Klein: Let’s talk about the power of the vote, the power of more activist strategy. Say a little bit more about what that potential is, again, for people who may not be as sophisticated about what this means in practice.
Henisz: I think this is a really important conversation that we need to have more of. There’s so much anger right now around fossil fuels or other issues, and people are saying, “Let’s divest. Let’s get our pension funds, our endowments to divest. That sounds like I’m doing something. I’m divesting from fossil fuels.” Imagine we were looking at the 2022 or 2020 election, and I say, “I’m so angry about politics, I’m not going to vote. I’m just going to stay home.” A lot of people did that, but did that make things better? Did disengaging make things better?
If we call it “disengagement” instead of “divestment,” it paints a very different picture. By divesting, you’re giving up the power of the vote. You’re giving up any voice over the future of the company, so we should be much more active in our ownership. If we care about ESG issues, we should own these companies, and we should encourage the management to change their practices. That’s what an active owner does.

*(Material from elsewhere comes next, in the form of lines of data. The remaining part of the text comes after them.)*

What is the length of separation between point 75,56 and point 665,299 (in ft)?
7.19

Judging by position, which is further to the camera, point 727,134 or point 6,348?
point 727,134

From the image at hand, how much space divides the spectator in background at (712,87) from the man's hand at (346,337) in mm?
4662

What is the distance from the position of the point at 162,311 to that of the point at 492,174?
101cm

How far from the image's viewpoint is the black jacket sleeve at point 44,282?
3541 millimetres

Study after study finds that engagement works, and divestment doesn’t work. The problem is engagement is expensive, and people are running away from high-fee funds. But if you really care about ESG issues, you should be focused on those asset managers who are engaging and voting on these issues, and giving your money to them for investment. That’s the best direction for change. Divestment doesn’t work.

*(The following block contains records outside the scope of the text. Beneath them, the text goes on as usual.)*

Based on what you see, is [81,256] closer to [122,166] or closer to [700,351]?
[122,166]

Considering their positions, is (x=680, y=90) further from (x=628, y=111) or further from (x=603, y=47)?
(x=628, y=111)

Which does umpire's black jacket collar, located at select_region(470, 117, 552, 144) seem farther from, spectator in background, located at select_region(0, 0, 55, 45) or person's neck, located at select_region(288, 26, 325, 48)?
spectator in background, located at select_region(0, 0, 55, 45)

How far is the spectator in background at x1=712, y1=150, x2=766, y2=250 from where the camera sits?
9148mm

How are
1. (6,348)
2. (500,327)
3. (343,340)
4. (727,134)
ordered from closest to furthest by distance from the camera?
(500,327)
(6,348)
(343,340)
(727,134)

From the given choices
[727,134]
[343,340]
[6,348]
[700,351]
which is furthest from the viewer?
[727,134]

Klein: For those folks who are saying, “We need to do better within our firm,” what should they be doing?
Henisz: As you do your analysis, as you look at the companies in your portfolio — whatever process you use, whether it’s value-based, whether it’s event-driven — think about how environmental, social, and governance factors affect the performance indicators, affect the variables you’re looking at. There’s likely a connection. That’s the idea. Yes, “G” (governance) factors are material. They affect the business case. How does that work for your strategy? You need to do that yourself. Don’t just expect the ESG analysts to pull some numbers out of a shelf and put them alongside you and make a decision.
There are too many companies that say, “These are the preferred stocks. Here are the expected returns.” And then, “Here’s a set of emojis, or a set of green light, yellow light, red light ESG factors. Now put them together.” How do you do that? How do you put spreadsheets together with emojis? It doesn’t work. You need to try to find a way to bring them together, and it’s got to be the investment analysts. I’d encourage them all to think about that themselves, and if they want help, look for continuing education courses that retrain existing investment analysts on what’s called ESG integration.
We just launched one here at Wharton through the Coursera platform. There are other programs at Columbia, at NYU, and the UNPRI has them. There’s a set of online learning opportunities to figure out how to connect the dots. Those tools will be incredibly valuable, and I suggest they’d be a positive net present value investment for many career tracks whether in financial, consulting, or corporate careers.